With millions of Big Data job opportunities globally, the post of data scientist has emerged as the hottest job of the decade. You can have a successful career in data science if you have the necessary qualifications. Individuals with the right skill set will continue to be in high demand, and those who are presently in data science professions will see their incomes rise in the future.

Income estimates based on 7,491 salaries posted anonymously to Glassdoor by Data Scientist employees show that the national average salary for a Data Scientist in India is ₹ 11,70,000.  Oracle, Apple, Microsoft, Booz Allen Hamilton, State Farm, Walmart, and other well-known companies regularly post job openings for data scientists.

Data Scientists are still one of the fastest growing occupations, ranking in the top 20 positions in India for the year 2022 and according to LinkedIn, there are 20,000 plus Data Scientist jobs available in India.

Career as a Data Analyst

Data analyst works at the crossroads of information technology, statistics, and business. When it comes to data analyst careers, they are in high demand in practically every industry. Because the profession is so important to corporate success, the majority of companies require a data analyst, and job prospects are plentiful.

Data analytics is a branch of business intelligence that includes statistics, sociology, communication, and computer science. These practitioners must be numerical specialists as well as effective communicators with the ability to think abstractly. These analysts should collaborate closely with the project manager to aid in project planning.

In terms of employment vacancies, it is acceptable to prioritize data analytics above data science. According to LinkedIn, there are over 37000 job vacancies for data analysts across various firms and sectors. However, the data analyst salary might be less than the data scientist's. Based on 10,256 anonymous salary reports submitted to Glassdoor by Data Analyst employees from various organizations and industries, the estimated national average pay for a Data Analyst in India is 6,00,000.

Data Science vs Data Analytics - How to choose?

Data scientists are often far more technical, needing a mathematical mentality, whereas Data Analysts adopt a statistical and analytical approach. A Data Analyst's employment is more of an entry-level position in terms of career. Companies are looking for Data Analysts with good expertise in statistics and programming.

Data analysts often have a bachelor's degree in a science, technology, engineering, or math (STEM) subject, as well as a master's degree in analytics or a related discipline. They also have experience in math, science, programming, databases, modeling, and predictive analytics, whereas data scientists are primarily concerned with inventing and building new data modeling and production processes. They sift through data using techniques such as data mining and machine learning and generally have master’s level degrees.

Choose regardless of your educational background, because learning and further education may be obtained afterward, that is not a big deal.
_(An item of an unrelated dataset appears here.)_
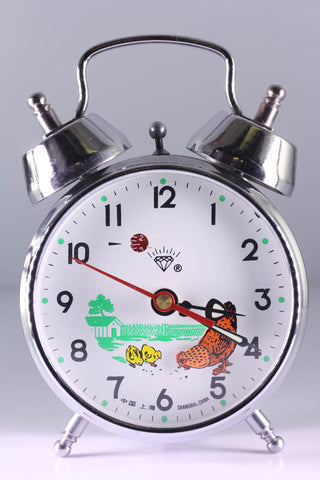 Diamond Shanghai Windup Pecking Chicken Clock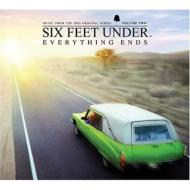 Six Feet Under 2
In any case, knowing which occupation matches your own interests can give you a better notion of the type of work you'll love and likely thrive at. Take the time to consider this aspect of the equation, as matching your work to your interests can go a long way toward keeping you satisfied in your career for years to come.


In this blog, we looked at the difference between data science and data analytics. As we've seen, Data Science and Data Analytics are two sides of the same coin, with functions that are inextricably interwoven. You're in luck if you're looking for a new job either in data analytics or data science. Whatever discipline seems right for you, both professions are in high demand, and this trend does not appear to be changing anytime soon.